▶ _Task description_: Give the listing again in full, exactly as written.

▶ _Dataset excerpts_:
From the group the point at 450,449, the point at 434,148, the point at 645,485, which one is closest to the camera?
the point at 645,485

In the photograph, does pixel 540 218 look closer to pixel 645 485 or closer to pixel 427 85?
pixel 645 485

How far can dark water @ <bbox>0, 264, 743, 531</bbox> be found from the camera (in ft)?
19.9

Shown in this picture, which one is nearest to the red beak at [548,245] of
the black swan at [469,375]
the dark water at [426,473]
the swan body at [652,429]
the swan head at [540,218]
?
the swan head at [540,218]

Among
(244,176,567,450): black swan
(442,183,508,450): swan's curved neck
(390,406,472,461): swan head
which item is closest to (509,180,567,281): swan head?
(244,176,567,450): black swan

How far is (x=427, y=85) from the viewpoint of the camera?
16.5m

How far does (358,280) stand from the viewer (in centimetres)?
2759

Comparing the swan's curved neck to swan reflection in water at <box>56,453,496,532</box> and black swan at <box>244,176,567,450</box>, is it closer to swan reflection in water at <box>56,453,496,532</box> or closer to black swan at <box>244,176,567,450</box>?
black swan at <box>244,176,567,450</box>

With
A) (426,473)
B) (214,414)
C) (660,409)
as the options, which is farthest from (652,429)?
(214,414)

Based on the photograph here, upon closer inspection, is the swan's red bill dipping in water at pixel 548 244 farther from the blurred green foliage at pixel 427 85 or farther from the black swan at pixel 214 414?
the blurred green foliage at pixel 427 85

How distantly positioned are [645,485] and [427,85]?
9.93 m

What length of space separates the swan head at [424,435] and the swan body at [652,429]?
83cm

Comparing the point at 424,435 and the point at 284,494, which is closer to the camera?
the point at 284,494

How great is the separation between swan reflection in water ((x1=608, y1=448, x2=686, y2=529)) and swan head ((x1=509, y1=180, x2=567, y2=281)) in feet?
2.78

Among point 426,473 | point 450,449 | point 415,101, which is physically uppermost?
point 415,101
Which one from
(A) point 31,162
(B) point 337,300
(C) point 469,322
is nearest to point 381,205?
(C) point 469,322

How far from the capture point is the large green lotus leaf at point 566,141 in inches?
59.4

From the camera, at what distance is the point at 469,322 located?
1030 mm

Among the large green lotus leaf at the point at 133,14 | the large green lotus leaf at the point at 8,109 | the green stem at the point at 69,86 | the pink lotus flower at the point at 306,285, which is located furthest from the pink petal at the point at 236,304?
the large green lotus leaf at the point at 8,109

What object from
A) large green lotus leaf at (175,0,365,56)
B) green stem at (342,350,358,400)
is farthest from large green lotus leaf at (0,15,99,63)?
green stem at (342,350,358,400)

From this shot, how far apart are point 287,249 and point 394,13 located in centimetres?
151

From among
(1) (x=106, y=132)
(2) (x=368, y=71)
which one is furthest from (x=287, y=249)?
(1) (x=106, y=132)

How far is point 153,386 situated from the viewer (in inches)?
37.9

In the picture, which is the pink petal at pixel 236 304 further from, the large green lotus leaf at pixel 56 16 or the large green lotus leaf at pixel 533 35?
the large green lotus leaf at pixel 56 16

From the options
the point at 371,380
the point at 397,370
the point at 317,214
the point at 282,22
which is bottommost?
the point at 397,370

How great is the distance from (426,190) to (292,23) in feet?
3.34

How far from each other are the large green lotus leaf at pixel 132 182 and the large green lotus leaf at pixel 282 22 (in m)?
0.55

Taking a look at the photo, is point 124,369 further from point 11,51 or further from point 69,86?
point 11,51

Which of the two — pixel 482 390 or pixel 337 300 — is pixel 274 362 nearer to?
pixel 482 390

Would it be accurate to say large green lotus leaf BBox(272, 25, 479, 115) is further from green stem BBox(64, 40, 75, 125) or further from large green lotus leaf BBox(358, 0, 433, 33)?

▶ _Task response_:
From the group the point at 450,449, the point at 434,148, the point at 645,485, which one is closest to the camera?
the point at 645,485

In the photograph, does pixel 540 218 look closer to pixel 645 485 or closer to pixel 427 85?
pixel 645 485

How far can dark water @ <bbox>0, 264, 743, 531</bbox> be found from the camera (in ft)?
19.9

Shown in this picture, which one is nearest to the red beak at [548,245] of
the black swan at [469,375]
the dark water at [426,473]
the swan body at [652,429]
the swan head at [540,218]
?
the swan head at [540,218]

Among
(244,176,567,450): black swan
(442,183,508,450): swan's curved neck
(390,406,472,461): swan head
which item is closest to (509,180,567,281): swan head?
(244,176,567,450): black swan

How far is (x=427, y=85) from the viewpoint of the camera?
16.5m

How far does (358,280) stand from the viewer (in centimetres)?
2759

Comparing the swan's curved neck to swan reflection in water at <box>56,453,496,532</box> and black swan at <box>244,176,567,450</box>, is it closer to swan reflection in water at <box>56,453,496,532</box> or closer to black swan at <box>244,176,567,450</box>?
black swan at <box>244,176,567,450</box>

With
A) (426,473)
B) (214,414)
C) (660,409)
as the options, which is farthest from (652,429)?
(214,414)

Based on the photograph here, upon closer inspection, is the swan's red bill dipping in water at pixel 548 244 farther from the blurred green foliage at pixel 427 85 or farther from the black swan at pixel 214 414?
the blurred green foliage at pixel 427 85

How distantly positioned are [645,485] and [427,85]?
9.93 m

What length of space separates the swan head at [424,435] and the swan body at [652,429]?
83cm

Comparing the point at 424,435 and the point at 284,494, which is closer to the camera?
the point at 284,494

How great is the separation between swan reflection in water ((x1=608, y1=448, x2=686, y2=529)) and swan head ((x1=509, y1=180, x2=567, y2=281)) in feet?
2.78

Among point 426,473 | point 450,449 | point 415,101, which is physically uppermost?
point 415,101
Which one from
(A) point 31,162
(B) point 337,300
(C) point 469,322
is nearest to point 381,205?
(C) point 469,322

How far from the capture point is the large green lotus leaf at point 566,141 in inches?
59.4

From the camera, at what distance is the point at 469,322 located?
1030 mm

Among the large green lotus leaf at the point at 133,14 | the large green lotus leaf at the point at 8,109 | the green stem at the point at 69,86 | the pink lotus flower at the point at 306,285, which is located furthest from the pink petal at the point at 236,304?
the large green lotus leaf at the point at 8,109

What object from
A) large green lotus leaf at (175,0,365,56)
B) green stem at (342,350,358,400)
is farthest from large green lotus leaf at (0,15,99,63)?
green stem at (342,350,358,400)

From this shot, how far apart are point 287,249 and point 394,13 located in centimetres?
151

From among
(1) (x=106, y=132)
(2) (x=368, y=71)
which one is furthest from (x=287, y=249)?
(1) (x=106, y=132)

How far is point 153,386 situated from the viewer (in inches)?
37.9

In the picture, which is the pink petal at pixel 236 304 further from, the large green lotus leaf at pixel 56 16 or the large green lotus leaf at pixel 533 35?
the large green lotus leaf at pixel 56 16

From the options
the point at 371,380
the point at 397,370
the point at 317,214
the point at 282,22
which is bottommost?
the point at 397,370

How great is the distance from (426,190) to (292,23) in feet?
3.34

How far from each other are the large green lotus leaf at pixel 132 182 and the large green lotus leaf at pixel 282 22 (in m)?
0.55

Taking a look at the photo, is point 124,369 further from point 11,51 or further from point 69,86?
point 11,51

Which of the two — pixel 482 390 or pixel 337 300 — is pixel 274 362 nearer to?
pixel 482 390

Would it be accurate to say large green lotus leaf BBox(272, 25, 479, 115) is further from green stem BBox(64, 40, 75, 125) or further from large green lotus leaf BBox(358, 0, 433, 33)?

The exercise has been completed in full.